The records:
◆ ◆ ◆ ◆

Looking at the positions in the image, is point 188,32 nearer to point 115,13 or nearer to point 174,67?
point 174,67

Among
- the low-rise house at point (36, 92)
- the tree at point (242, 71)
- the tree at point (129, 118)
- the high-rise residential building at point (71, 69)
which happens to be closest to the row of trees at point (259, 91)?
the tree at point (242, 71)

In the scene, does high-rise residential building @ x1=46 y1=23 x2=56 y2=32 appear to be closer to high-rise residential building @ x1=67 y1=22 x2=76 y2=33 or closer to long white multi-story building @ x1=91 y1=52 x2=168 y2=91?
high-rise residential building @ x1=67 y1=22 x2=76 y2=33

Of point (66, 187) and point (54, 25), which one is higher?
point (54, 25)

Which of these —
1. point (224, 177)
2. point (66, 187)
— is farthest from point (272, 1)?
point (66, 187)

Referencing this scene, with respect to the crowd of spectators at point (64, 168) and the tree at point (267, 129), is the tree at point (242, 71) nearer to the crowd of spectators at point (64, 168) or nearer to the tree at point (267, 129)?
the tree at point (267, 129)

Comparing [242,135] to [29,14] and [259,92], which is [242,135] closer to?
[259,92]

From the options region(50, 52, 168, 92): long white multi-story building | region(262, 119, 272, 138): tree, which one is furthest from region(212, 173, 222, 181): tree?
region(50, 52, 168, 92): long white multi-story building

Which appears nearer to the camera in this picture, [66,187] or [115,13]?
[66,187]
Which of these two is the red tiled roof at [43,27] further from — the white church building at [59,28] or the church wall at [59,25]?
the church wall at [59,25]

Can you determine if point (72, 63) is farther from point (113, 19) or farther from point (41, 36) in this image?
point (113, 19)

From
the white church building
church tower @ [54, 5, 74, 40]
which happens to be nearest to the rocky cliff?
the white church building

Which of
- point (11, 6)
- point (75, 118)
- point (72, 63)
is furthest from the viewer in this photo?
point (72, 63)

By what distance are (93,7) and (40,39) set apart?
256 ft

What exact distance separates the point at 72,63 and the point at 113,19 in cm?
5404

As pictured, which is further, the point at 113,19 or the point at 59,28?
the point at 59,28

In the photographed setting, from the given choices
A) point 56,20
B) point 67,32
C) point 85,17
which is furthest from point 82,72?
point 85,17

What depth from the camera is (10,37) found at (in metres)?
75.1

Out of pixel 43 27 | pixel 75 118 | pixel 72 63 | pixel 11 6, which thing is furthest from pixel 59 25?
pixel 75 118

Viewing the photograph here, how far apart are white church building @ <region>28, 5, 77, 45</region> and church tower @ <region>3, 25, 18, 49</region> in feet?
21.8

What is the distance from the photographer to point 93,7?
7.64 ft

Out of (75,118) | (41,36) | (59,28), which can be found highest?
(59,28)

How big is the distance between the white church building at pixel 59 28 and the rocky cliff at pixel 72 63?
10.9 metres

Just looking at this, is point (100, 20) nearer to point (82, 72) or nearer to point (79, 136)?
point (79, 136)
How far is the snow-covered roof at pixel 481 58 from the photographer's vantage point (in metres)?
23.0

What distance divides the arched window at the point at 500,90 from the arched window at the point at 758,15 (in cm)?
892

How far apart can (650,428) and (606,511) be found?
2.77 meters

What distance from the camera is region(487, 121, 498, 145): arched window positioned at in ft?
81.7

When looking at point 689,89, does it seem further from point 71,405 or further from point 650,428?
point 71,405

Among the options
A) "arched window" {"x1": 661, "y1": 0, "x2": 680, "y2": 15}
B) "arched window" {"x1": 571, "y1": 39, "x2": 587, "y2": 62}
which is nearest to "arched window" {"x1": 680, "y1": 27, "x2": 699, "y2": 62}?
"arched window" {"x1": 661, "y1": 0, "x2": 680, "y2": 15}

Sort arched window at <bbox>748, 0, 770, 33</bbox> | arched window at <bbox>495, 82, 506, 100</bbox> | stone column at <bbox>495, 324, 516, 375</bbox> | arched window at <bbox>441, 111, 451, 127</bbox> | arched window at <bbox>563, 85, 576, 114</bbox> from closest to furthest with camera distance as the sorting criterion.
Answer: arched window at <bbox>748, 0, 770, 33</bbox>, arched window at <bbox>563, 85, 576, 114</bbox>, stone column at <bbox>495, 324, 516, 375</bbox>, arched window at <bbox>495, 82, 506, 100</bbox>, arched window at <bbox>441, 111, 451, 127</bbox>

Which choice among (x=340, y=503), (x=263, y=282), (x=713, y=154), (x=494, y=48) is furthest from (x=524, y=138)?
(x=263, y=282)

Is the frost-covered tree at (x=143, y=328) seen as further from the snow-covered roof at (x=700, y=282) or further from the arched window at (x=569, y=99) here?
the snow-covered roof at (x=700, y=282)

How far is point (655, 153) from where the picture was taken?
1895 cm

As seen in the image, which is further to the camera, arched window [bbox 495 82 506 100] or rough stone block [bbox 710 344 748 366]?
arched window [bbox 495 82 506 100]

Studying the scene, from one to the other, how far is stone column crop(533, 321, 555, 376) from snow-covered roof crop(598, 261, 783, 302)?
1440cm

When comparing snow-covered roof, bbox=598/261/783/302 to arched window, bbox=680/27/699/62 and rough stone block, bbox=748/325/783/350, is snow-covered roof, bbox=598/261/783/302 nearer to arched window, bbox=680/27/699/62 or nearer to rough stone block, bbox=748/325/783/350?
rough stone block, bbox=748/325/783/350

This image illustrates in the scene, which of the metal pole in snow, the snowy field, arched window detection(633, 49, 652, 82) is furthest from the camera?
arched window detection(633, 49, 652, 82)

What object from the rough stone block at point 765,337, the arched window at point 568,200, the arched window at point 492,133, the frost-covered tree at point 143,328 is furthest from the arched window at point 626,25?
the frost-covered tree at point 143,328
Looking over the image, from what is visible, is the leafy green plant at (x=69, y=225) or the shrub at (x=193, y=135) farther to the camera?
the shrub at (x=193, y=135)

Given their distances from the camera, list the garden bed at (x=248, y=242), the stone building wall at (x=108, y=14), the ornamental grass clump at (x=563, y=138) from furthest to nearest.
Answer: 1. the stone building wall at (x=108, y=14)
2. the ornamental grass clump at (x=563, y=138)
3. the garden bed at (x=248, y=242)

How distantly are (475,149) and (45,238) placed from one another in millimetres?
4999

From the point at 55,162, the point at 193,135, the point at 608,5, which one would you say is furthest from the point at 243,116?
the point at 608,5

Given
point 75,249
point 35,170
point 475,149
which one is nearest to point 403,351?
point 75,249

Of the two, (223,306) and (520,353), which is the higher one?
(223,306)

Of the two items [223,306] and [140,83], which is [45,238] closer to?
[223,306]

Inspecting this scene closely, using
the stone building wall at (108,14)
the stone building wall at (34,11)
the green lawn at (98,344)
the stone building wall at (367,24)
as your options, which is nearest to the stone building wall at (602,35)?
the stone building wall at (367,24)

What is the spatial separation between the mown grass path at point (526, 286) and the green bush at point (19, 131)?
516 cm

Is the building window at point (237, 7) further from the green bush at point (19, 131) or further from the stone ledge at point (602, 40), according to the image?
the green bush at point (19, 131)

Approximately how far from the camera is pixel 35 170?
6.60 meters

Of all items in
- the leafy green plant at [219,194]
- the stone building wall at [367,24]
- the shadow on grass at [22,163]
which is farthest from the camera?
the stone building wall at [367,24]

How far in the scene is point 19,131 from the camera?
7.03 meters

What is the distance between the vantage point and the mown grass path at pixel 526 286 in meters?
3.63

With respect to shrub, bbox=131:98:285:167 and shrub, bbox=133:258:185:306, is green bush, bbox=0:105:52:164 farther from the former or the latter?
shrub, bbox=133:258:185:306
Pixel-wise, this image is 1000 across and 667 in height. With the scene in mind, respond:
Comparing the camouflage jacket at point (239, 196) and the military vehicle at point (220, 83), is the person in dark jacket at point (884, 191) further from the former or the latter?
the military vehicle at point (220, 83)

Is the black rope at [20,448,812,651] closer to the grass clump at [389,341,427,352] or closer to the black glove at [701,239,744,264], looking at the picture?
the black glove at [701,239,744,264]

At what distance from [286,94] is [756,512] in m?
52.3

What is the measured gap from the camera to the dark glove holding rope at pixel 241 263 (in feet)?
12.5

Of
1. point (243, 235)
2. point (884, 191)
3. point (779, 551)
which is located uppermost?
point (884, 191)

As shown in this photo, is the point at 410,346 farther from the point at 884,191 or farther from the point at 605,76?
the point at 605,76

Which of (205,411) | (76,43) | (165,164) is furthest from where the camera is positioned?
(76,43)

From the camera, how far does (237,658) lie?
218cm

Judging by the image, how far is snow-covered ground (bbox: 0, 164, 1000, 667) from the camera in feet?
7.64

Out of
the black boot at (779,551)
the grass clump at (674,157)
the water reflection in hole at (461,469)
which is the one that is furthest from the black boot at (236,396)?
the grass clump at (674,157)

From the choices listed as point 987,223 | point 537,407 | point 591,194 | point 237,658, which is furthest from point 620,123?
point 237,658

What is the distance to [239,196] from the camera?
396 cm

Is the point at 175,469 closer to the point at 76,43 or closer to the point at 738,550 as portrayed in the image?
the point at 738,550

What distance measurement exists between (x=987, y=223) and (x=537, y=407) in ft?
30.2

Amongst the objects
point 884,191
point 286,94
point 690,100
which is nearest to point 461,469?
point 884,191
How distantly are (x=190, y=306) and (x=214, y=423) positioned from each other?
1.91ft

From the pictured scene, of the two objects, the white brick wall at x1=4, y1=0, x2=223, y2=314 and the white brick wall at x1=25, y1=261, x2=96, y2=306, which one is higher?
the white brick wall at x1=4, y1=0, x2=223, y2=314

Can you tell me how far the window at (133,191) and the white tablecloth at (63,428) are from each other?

◆ ◆ ◆ ◆

Problem details:
Put the lines above that start at the line containing "Studying the scene, from" and end at the line containing "3. the garden bed at (x=248, y=242)" into a Markdown table, with both of those lines included and blank lines skipped. Use the columns Row and Line, numbering the rows in order under Row and putting each line under Line.

Solution:
| Row | Line |
|---|---|
| 1 | Studying the scene, from one to the other, how far is stone column crop(533, 321, 555, 376) from snow-covered roof crop(598, 261, 783, 302)? |
| 2 | 1440cm |
| 3 | When comparing snow-covered roof, bbox=598/261/783/302 to arched window, bbox=680/27/699/62 and rough stone block, bbox=748/325/783/350, is snow-covered roof, bbox=598/261/783/302 nearer to arched window, bbox=680/27/699/62 or nearer to rough stone block, bbox=748/325/783/350? |
| 4 | rough stone block, bbox=748/325/783/350 |
| 5 | This image illustrates in the scene, which of the metal pole in snow, the snowy field, arched window detection(633, 49, 652, 82) is furthest from the camera? |
| 6 | arched window detection(633, 49, 652, 82) |
| 7 | What object from the rough stone block at point 765,337, the arched window at point 568,200, the arched window at point 492,133, the frost-covered tree at point 143,328 is furthest from the arched window at point 626,25? |
| 8 | the frost-covered tree at point 143,328 |
| 9 | Looking over the image, from what is visible, is the leafy green plant at (x=69, y=225) or the shrub at (x=193, y=135) farther to the camera? |
| 10 | the shrub at (x=193, y=135) |
| 11 | Given their distances from the camera, list the garden bed at (x=248, y=242), the stone building wall at (x=108, y=14), the ornamental grass clump at (x=563, y=138) from furthest to nearest. |
| 12 | Answer: 1. the stone building wall at (x=108, y=14) |
| 13 | 2. the ornamental grass clump at (x=563, y=138) |
| 14 | 3. the garden bed at (x=248, y=242) |